The RA will be back on Monday, and she, I and the post-doc will sit down together to work out who can try to do what. Then I'll start thinking about integating these experiments and the post-doc's experiments into the NIH proposal.

Does EthBr turn restriction enzymes into nickases?

I'm looking for a way to create a nick at a specific point in a closed circular plasmid, to see if increased DNA flexibility facilitates DNA uptake. New England Biolabs now sells specific nickases, but their site preferences aren't very convenient. I also have an old paper (Shortle et al. 1982 PNAS 79:1588) describing use of ethidium bromide to convert restriction enzymes into nickases. So I think I'll just do a simple test. Here's the relevant paragraph from that paper:
Restriction Enzyme Nicking Reactions. Covalently closed circular pBR322 DNA was nicked with restriction endonucleases HindIII, Cla I, or BamHI by incubating 10 pkg of plasmid DNA in a 100-Al solution of 20 mM Tris HCl, pH 7.8, 7 mM MgCl2, 7 mM 2-mercaptoethanol*, gelatin* (100 Ag/ml) and a concentration of ethidium bromide (50 ug/ml, 75 ug/ml, or 100 ug/ml, respectively) determined by titration to give an optimal level of nicking. An amount of restriction endonuclease was added sufficient to convert 50-90% of the input DNA to an open circular form on incubation at room temperature for 2-4 hr. The nicking reaction with the EcoRI enzyme consisted of 100 mM Tris'HCl, pH 7.6, 50 mM NaCL, 5 mM MgCl2, gelatin* (100 ug/ml), ethidium bromide (150 ug/ml). Reactions were stopped by addition of excess EDTA followed by phenol extraction and ethanol precipitation.
I have lots of supercoiled plasmid that has one EcoRI or BamHI or HindIII site, and a big bottle of 1 mg/ml EthBr. So I'll just set up a series of digests with different concentrations of EthBr and restriction enzyme and the standard digestion buffers*, and run a gel to see what I get.

*In the old days we used to add mercaptoethanol and gelatin to stabilize our restriction enzymes, but I won't bother.

Email to potential suppliers of a degenerate USS oligonucleotide

Dear oligonucleotide expert,

I'm writing to inquire about ordering a large highly degenerate oligonucleotide.

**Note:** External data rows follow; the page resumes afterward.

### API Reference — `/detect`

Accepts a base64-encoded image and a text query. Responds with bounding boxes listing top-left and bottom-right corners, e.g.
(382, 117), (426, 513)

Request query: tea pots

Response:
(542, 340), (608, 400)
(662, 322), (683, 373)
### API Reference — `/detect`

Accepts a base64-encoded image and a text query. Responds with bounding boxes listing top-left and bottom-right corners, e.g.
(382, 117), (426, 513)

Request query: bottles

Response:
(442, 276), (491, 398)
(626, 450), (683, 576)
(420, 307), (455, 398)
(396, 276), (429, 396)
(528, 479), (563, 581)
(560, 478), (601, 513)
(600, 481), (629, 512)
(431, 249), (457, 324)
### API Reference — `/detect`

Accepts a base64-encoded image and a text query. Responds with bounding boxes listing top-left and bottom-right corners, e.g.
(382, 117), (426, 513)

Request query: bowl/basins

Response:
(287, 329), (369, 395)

We're hoping to obtain an oligonucleotide that will be about 50 nt long and 12% degenerate at every position (so this will really be a population of degenerate nucleotides). Below I've listed specifications.

Would you be able to synthesize such an oligonucleotide for us? If so, could you let me know the estimated cost and time frame, and any other issues you think we should consider?

Thanks very much,

Rosie Redfield

Sequence: Not yet finalized, but probably similar to: AAAGTGCGGTTAATTTTTACAGTATTTTTACTGGTACCATATGAATTCCA

Degeneracy: Every position should be degenerate, with 4% each of the three other bases. For example, every position specified as an A should be 88% A and 4% each of T, G and C.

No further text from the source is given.